The Secure Controls Framework (SCF) release 2023.2 contains completely new content for its Security & Privacy Capability Maturity Model (SP-CMM). This effort was conducted to help streamline and standardize maturity criteria. One of the use cases for the SP-CMM is to provide objective criteria for project teams so that secure practices are appropriately planned and budgeted for.
When you consider regulations such as the EU General Data Protection Regulation (GDPR), there is an expectation for systems, applications and processes to identify and incorporate cybersecurity and privacy by default and by design. In order to determine what is appropriate and to evaluate it prior to “go live” it necessitates expectations for control maturity to be defined.
In planning a project or initiative, it is important to establish “what right looks like” from security and privacy controls that must be implemented to address all compliance needs. This includes internal requirements, as well as external requirements from applicable laws, regulations and contracts. Prior planning of requirements can reduce delays and other costs associated with re-engineering.
Referencing back to the SP-CMM Overview section of this document, L0-1 levels of maturity are identified as being deficient from a “reasonable person perspective” in most cases. Therefore, project teams need to look at the “capability maturity sweet spot” between L2-L4 to identify the reasonable people, processes and technologies that need to be incorporated into the solution.
As previously-covered, avoiding negligent behavior is a critical consideration. The most common constraints that impact a project’s maturity are: (1) budget and (2) time.

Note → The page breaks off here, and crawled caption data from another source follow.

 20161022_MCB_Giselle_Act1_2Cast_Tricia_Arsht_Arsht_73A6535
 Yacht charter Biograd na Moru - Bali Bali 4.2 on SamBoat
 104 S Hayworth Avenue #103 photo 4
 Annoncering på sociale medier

A System Development Life Cycle (SDLC) has constraints and the expectations are that security and privacy controls are applied throughout the SDLC.
Projects do not have unlimited budgets, nor do they tend to have overly flexible timelines that allow for new security & privacy tools to be installed and trained upon. From a project perspective, this is often going to limit target CMM levels to L2-3 for planning purposes.

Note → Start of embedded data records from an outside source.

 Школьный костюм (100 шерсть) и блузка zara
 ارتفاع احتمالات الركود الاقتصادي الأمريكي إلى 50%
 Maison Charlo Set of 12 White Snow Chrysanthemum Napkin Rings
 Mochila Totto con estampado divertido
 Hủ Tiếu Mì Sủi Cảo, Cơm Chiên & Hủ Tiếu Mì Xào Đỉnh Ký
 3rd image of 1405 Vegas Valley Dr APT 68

While there are over 1,000 controls in the SCF’s controls catalog, it is necessary for a project team to pare down that catalog to only what is applicable to the project (e.g., ISO 27002, PCI DSS, CCPA, etc.). This step simply involves filtering out the controls in the SCF that are not applicable. This step can also be done within Excel or within a GRC solution (e.g., SCF Connect). In the end, the result is a tailored set of controls that meet the project’s specific needs.
Now that you have pared down the SCF’s controls catalog to only what is applicable, it is a manual review process to identify the appropriate level of maturity for each of the controls. Ideally, the project will inherit the same target maturity level for controls as used throughout the organization. For any deviations, based on budget, time or other constraints, a risk assessment should be conducted to ensure a lower level of maturity for project-specific controls is appropriate.